“Well,” said Cleon, with a little laugh, “I suppose there is one way to get milk, and that is to go to the cow, or the goat, or the sheep. You see, we have a certain choice between big and little. And so, if you want money, you must go to the people, I suppose.”

“The people! they are squeezed absolutely dry, at least one would think so. I could tell you stories about the squeezing that would make you split your sides with laughing. There was old Levi, a Bethlehem farmer; they boiled him, or half-boiled him, because he would not pay his taxes—said that he couldn’t, the old villain! They put him in a caldron, you see, and kept heating it up, because he would not tell where he had hidden his money.”

“Well, did they get it out of him?”

“No, the obstinate old dog, he would not say a word; but before he was quite finished his wife [pg 41]brought the coins from her head-dress and bought him off. They say that he was the queerest figure when he came out of the water, with the skin hanging about him in folds. Well, at all events, it was a good washing for him. He had never been so clean in his life before.”

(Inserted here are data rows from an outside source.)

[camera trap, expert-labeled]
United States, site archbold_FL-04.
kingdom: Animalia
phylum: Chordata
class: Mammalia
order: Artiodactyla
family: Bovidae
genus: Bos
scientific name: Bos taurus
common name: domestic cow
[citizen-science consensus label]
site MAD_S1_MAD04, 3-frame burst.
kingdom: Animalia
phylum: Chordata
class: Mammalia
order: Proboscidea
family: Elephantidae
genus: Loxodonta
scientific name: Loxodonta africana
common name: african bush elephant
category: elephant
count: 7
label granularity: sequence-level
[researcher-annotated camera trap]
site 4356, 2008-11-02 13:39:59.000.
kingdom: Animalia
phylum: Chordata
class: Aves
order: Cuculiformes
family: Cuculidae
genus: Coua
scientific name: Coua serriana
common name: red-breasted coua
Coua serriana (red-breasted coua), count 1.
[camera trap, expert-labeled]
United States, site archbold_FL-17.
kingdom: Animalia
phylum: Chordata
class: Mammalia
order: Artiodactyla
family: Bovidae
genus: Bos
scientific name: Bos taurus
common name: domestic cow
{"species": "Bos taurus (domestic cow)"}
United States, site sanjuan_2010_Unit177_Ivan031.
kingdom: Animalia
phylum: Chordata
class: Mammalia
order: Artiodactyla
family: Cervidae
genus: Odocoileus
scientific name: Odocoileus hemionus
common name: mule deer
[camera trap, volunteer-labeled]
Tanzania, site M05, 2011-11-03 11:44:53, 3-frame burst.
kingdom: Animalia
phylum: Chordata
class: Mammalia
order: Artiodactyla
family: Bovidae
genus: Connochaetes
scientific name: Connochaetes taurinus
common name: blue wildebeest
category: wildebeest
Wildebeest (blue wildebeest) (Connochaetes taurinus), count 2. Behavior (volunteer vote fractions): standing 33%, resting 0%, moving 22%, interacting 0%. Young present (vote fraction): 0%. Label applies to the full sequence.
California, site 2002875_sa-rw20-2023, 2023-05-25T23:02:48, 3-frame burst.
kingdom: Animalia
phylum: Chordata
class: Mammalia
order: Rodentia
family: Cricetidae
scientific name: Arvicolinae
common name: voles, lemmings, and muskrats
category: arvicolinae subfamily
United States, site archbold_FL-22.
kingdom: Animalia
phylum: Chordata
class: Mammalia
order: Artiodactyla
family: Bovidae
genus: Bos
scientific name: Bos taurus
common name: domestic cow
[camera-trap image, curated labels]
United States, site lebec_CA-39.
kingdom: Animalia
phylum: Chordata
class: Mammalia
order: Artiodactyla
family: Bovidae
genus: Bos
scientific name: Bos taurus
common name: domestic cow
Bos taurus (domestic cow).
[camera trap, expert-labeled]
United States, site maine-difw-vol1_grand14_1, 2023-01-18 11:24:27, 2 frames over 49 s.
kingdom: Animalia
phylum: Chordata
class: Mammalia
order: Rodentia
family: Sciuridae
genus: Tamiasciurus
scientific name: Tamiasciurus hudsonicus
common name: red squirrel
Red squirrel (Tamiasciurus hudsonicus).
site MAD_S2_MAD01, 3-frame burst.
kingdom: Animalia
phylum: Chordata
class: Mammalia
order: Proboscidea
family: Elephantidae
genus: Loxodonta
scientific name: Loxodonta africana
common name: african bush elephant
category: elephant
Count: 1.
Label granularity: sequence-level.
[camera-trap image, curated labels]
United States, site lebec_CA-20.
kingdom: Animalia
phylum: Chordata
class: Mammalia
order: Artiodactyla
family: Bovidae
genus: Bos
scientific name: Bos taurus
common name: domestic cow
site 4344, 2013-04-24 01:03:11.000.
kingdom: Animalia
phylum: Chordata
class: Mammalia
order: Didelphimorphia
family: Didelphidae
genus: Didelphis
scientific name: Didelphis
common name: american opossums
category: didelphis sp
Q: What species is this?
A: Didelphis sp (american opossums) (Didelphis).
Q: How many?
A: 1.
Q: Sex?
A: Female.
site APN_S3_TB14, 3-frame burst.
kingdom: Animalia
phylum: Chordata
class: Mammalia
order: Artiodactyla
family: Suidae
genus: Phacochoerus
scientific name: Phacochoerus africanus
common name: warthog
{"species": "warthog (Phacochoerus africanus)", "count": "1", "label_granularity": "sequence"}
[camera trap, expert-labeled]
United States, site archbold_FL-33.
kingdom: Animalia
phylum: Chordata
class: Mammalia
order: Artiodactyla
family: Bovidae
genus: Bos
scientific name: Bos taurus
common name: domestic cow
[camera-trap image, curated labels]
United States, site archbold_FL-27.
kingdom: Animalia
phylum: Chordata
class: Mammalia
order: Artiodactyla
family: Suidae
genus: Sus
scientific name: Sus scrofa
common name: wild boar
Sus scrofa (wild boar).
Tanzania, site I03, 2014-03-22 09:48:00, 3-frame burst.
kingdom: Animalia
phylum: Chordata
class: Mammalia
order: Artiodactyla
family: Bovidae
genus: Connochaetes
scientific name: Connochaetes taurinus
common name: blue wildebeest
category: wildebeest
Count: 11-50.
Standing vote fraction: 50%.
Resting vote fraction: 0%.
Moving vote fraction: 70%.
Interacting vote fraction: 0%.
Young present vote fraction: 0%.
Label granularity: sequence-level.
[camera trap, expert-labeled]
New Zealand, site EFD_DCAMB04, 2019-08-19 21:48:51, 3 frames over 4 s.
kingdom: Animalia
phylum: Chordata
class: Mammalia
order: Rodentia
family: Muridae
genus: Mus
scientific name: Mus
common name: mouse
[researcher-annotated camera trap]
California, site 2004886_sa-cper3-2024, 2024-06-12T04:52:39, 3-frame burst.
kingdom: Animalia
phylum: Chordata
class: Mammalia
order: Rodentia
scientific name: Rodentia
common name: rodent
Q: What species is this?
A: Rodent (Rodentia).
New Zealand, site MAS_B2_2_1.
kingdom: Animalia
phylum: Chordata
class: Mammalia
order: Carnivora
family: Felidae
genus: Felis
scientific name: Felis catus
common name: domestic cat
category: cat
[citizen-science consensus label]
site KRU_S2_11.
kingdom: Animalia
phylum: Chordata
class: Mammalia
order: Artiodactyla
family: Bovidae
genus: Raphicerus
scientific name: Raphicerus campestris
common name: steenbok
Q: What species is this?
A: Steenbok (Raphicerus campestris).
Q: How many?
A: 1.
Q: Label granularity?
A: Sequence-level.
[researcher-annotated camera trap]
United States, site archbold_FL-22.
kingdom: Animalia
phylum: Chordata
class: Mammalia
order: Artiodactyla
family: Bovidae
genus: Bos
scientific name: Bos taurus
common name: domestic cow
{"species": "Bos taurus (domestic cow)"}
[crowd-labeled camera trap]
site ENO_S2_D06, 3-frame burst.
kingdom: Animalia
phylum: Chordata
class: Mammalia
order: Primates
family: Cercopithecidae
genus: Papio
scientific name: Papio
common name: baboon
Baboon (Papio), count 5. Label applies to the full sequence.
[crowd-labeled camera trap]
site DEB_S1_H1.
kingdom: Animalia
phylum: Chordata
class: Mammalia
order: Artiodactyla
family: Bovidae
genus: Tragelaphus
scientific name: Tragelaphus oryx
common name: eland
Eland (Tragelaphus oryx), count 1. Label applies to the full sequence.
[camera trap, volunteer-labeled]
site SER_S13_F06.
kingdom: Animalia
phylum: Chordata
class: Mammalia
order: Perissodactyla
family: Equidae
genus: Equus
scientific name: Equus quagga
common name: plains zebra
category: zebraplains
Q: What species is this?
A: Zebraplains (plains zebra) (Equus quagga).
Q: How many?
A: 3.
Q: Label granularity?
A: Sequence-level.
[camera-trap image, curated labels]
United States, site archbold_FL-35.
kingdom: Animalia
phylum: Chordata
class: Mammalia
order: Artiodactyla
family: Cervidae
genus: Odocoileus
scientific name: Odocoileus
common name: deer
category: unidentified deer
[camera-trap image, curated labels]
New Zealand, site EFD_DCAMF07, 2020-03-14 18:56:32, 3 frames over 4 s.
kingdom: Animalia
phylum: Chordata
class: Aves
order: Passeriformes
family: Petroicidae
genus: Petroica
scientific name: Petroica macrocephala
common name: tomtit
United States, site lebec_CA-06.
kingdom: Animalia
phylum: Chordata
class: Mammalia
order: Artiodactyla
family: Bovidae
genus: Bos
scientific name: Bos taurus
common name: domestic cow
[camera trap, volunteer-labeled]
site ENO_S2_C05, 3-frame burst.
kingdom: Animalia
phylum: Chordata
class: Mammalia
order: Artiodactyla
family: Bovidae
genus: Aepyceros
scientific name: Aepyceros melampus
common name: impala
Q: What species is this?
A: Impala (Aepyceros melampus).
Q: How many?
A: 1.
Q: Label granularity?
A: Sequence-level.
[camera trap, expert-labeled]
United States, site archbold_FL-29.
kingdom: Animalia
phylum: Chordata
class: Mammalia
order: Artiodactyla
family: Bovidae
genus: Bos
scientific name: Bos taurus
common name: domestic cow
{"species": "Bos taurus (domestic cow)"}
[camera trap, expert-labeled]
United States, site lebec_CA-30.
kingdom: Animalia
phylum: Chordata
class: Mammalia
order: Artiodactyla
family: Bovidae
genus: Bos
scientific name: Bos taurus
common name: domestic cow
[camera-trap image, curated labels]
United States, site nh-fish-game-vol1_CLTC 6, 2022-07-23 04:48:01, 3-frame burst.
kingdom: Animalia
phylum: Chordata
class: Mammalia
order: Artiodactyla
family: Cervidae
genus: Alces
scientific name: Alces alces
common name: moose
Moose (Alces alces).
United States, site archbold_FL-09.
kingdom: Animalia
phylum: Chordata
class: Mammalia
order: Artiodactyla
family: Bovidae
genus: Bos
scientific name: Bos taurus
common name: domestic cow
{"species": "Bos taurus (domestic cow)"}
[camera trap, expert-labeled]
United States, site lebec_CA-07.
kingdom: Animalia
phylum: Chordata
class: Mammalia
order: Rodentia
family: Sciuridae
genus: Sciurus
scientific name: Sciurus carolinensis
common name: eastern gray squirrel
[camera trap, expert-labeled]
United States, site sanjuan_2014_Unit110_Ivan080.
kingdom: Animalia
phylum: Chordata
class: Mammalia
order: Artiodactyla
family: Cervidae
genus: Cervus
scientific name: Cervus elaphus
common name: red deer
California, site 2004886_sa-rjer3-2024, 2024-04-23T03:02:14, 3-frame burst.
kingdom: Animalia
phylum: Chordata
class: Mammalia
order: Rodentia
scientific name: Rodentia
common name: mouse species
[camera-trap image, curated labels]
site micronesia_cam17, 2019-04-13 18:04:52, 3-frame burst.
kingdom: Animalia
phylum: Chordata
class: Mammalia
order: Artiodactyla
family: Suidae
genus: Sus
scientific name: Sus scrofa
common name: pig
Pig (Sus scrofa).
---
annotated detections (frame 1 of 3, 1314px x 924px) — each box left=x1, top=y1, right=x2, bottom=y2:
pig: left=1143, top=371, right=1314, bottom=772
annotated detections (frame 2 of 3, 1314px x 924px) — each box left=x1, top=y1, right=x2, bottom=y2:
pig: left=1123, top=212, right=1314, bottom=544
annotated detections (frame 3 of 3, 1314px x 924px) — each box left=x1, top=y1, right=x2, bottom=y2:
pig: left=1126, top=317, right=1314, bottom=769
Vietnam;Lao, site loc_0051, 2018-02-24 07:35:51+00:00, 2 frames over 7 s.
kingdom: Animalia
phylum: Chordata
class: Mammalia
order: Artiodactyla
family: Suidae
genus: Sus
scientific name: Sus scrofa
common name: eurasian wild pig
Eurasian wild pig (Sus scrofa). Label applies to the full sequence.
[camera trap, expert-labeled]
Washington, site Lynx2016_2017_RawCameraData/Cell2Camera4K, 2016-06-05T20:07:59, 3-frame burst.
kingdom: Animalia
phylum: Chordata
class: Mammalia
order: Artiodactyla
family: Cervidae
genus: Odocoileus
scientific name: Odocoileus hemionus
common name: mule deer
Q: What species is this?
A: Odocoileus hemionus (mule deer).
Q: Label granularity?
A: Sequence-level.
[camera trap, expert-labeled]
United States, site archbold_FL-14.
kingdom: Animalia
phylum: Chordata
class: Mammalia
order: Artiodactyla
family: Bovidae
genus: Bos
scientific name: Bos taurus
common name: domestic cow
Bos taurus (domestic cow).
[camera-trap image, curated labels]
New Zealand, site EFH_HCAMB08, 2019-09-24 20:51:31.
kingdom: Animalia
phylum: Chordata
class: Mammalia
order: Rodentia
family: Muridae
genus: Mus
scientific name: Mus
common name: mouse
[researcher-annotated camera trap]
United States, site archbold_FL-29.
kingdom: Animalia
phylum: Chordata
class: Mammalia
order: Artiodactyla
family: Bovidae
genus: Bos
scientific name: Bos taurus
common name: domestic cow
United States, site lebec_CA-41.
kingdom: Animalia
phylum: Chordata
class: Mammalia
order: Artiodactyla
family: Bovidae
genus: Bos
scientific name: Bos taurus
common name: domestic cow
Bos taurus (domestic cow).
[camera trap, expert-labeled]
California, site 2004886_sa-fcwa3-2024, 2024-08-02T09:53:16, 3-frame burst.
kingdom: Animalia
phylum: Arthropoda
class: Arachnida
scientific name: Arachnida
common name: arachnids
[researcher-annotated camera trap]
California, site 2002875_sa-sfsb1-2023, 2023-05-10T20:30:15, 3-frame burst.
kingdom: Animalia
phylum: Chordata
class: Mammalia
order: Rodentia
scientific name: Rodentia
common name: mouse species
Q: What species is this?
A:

“And did he recover?” asked Menander.

“Upon my word, I can’t remember. But I do know that we got the money.”[5]

“Well, I remember what your predecessor used to say. It was in this very room about two years ago that I asked him whether he felt quite safe. ‘Oh, yes!’ he answered, ‘I have got the last farthing that is to be got, and there is an end of it!’ ”

“Well,” replied the high priest, “there are other ways of getting money besides taxes. I will allow that Jason worked the taxes as well as a man could. No one can eat or drink, lie down or get up, walk or ride, travel or stay at home, be born or marry, or be buried, without having to pay for it. No! I do not see room for another, and I am sure that it is not for want of looking. But, as I said, there are other ways. Now—can you keep a secret?”

“A secret! I should say so—not the grave itself better!”

“Hush! my friend, good words! good words!” [pg 42]cried the high priest, who felt, or affected to feel, the common Greek superstition against words that seemed to carry an evil omen with them. “Well, if you can, come here.”